Nuestro héroe va a hacer de las suyas una vez más. Como siempre va a arriesgar el pellejo, pero esta vez la locura tiene tintes de demencial. El loco se ha vuelto completamente orate.
Existen dos tipos de visitantes del laberinto griego: los que dejan su cuerpo exánime como ofrenda a las interminables y repetidas galerías; y Teseo, que entró, jugó a su antojo con el Medio hombre, y lo mató a su gusto, liberándolo de su propia prisión, al decir de Borges.
Nuestro titán vendría a fundar una nueva categoría de invasor mítico, uno que no va a matar pero no va a morir. Eso es una suerte para él.
Como siempre, llevado al límite por su supuesto fervor de hincha, tuvo una idea temeraria. Y la llevó adelante con frialdad de cirujano, y con una borrachera para cuatro.
Salió más o menos temprano un domingo (podría ser un sábado, es indistinto a los efectos del relato) para el rancherío de los mataderos, por ahí por las calles De la Torre, Eva Perón, la avenida Cárdenas, por donde todo es de color verdinegro.
No contento con deambular medio ebrio por lugares tenebrosos para los forasteros, se metió resueltamente en el barrio Los Perales. Todos saben, sabemos, qué clase de sitio es Los Perales. Ni más ni menos que la casa del Torito, de Nueva Chicago.
Ya ir ahí en calidad de hinchada visitante es complicado. ¿A quién se le ocurriría ir a robar banderas y estandartes de los locales en carácter de espía? A nuestro ídolo modelo desquicio siglo XXI.
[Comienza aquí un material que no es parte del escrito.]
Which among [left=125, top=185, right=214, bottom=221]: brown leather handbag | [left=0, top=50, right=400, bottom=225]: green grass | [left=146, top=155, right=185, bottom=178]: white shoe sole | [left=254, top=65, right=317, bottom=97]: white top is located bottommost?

El plan era hacerse pasar por hincha del verdinegro, mezclarse con la barra e incluso visitar bares y bodegones de las inmediaciones en las horas previas al partido. Encuentro que, obvio, no jugaba su equipo, éste está en otra categoría.
Y así anduvo, charlando con los pibes de Mataderos, invitado a comer con hospitalidad, a tomar vino barato y rendidor. Después a ir a ver al Torito de Mataderos jugando en su cancha. Y ahí hacer la gran locura…
Miró todo el partido sin mucho interés. Saltó y cantó solo llevado por un alcohólico impulso, no necesitó disimular nada, era todo un terremoto de movimiento y arenga. ¡Soy de Chicago, soy!
Pero al final, el pequeño espacio lúcido que guardaba hizo lo que había ido a hacer. Cinco minutos antes del pitazo final del árbitro, bajó las últimas escaleras de la tribuna de hacienda, esa que habla de la República de Mataderos, y enfiló para el alambrado. Calmo y sereno desató una de las banderas, sin ser advertido por los dueños de ésta, que seguro festejaban la victoria.
Y se fue.
Caminó a paso rápido pero no sospechoso por las calles de Mataderos, y desapareció con su trofeo más preciado. Ese que pudo haberle costado la propia vida. Porque huelga decir que si alguno de los pesadísimos negros de la barra de Chicago descubrían la maniobra, lo mandaban sin escala a la morgue judicial.
Nuestro genio de la insensatez tuvo el azar en su espalda, una vez más. Quiera su estrella seguir alumbrándolo.